Jim Grace of the USGS National Wetlands Research Center in Lafayette, LA, has achieved international prominence as a pioneer in the approach to studying natural systems. Yet he still finds time to assist other scientists and his community.

Contributions to Natural Science

One of Grace's main contributions has been to point out that natural science is largely about studying interacting systems, yet our core scientific methods are only designed to study individual processes in isolation. He contends that the "analysis of parts" approach typically used in science has a limited capacity to answer the most important questions. Grace is an advocate of considering all of the parts of a natural system. His work in pioneering the study of multivariate hypotheses is beginning to attract broad attention.

Grace's primary scientific responsibility is to conduct research to conserve coastal ecosystems and in particular to restore and maintain native plant communities in coastal prairie ecosystems along the Gulf of Mexico. Although he is the classic scholar, Grace is tireless in the practical support of natural resource managers.

His partnerships include Fish and Wildlife Service's national wildlife refuges along the Gulf Coast, where he frequently meets with DOI refuge managers and biologists to help refine methods to manage fire and invasive species. In 2003, Jim was active in the USGS Fire Science Coordination Team, which wrote a document to assist the Bureau of Land Management and other agencies in fire monitoring and management options.

Service to Science and Community

Grace is always willing to lend assistance and give advice to more junior researchers at the Center and elsewhere. He also forms collaborations with other scientists that raise the level of scientific output of all involved. He is active in training graduate students and teaches occasional special-topic seminars at the University of Louisiana at Lafayette.

He is passionately devoted to the promotion of science in his own community. He serves on the board of the Lafayette Natural History Museum and Planetarium and has played a major role in the redesign of the museum's new exhibit.

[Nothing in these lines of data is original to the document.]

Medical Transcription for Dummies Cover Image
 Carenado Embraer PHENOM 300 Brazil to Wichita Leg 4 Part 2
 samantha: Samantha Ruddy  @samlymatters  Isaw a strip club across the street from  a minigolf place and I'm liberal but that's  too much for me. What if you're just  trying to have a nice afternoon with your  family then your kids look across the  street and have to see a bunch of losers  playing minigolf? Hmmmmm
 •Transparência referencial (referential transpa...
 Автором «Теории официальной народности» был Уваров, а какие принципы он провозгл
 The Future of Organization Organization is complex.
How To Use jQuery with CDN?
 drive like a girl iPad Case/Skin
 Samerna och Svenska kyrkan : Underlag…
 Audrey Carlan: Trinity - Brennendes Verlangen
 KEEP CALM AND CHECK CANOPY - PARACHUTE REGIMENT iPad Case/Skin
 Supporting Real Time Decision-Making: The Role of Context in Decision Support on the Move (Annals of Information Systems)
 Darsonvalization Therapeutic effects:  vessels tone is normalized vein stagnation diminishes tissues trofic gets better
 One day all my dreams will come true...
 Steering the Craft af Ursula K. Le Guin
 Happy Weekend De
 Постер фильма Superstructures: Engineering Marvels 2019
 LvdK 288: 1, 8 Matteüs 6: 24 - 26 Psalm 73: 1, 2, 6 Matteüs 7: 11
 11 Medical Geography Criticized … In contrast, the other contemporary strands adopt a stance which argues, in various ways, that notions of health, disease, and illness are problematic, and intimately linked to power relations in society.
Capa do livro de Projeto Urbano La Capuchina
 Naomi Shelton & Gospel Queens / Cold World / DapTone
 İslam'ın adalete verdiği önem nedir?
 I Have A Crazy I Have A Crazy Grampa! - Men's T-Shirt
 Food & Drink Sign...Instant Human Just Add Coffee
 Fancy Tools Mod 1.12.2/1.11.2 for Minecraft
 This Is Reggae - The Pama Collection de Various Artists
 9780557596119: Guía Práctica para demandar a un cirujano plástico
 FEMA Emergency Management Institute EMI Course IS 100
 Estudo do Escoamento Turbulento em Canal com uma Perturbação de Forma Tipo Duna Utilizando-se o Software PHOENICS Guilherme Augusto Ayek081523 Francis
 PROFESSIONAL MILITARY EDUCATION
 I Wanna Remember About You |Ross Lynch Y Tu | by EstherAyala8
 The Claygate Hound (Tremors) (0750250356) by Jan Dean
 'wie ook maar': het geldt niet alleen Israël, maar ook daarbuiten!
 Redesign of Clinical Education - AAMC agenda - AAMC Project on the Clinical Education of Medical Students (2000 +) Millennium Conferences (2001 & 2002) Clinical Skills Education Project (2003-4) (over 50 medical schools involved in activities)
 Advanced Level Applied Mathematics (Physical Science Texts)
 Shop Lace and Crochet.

Grace's work has been published in high-impact journals such as Ecology, American Naturalist, Oikos, and Oecologia. He has also given over 50 invited lectures and seminars in North America and Europe and has served on numerous journal editorial boards and panels such as those of the National Science Foundation.

Grace has written two books and is finishing a third. His first, Perspectives on Plant Competition, is considered the definitive book on plant competition, and his second, Analysis of Ecological Communities, has been said by reviewers to set the standard for design and analysis of ecological plant communities. His most recent effort, Exploring Natural Systems using Multivariate Hypotheses, points the way to a new approach to scientific investigation that has great promise for advancing natural science. At the end of this book, he uses the analogy of symphonic music to make the point that scientists need to be able to "listen" to many processes simultaneously if they are to understand systems.

For his work, Grace has received the 2000 Merit Award from the Society of Wetland Scientist, Certificate of Appreciation from the U.S. Fish and Wildlife Service for contributions to conservation, an Outstanding Teaching Award from Louisiana State University and a Distinguished Service Citation from the Society of Wetland Scientists. In 2003 he was honored by the Central Region, Biology Discipline, with a regional science excellence award.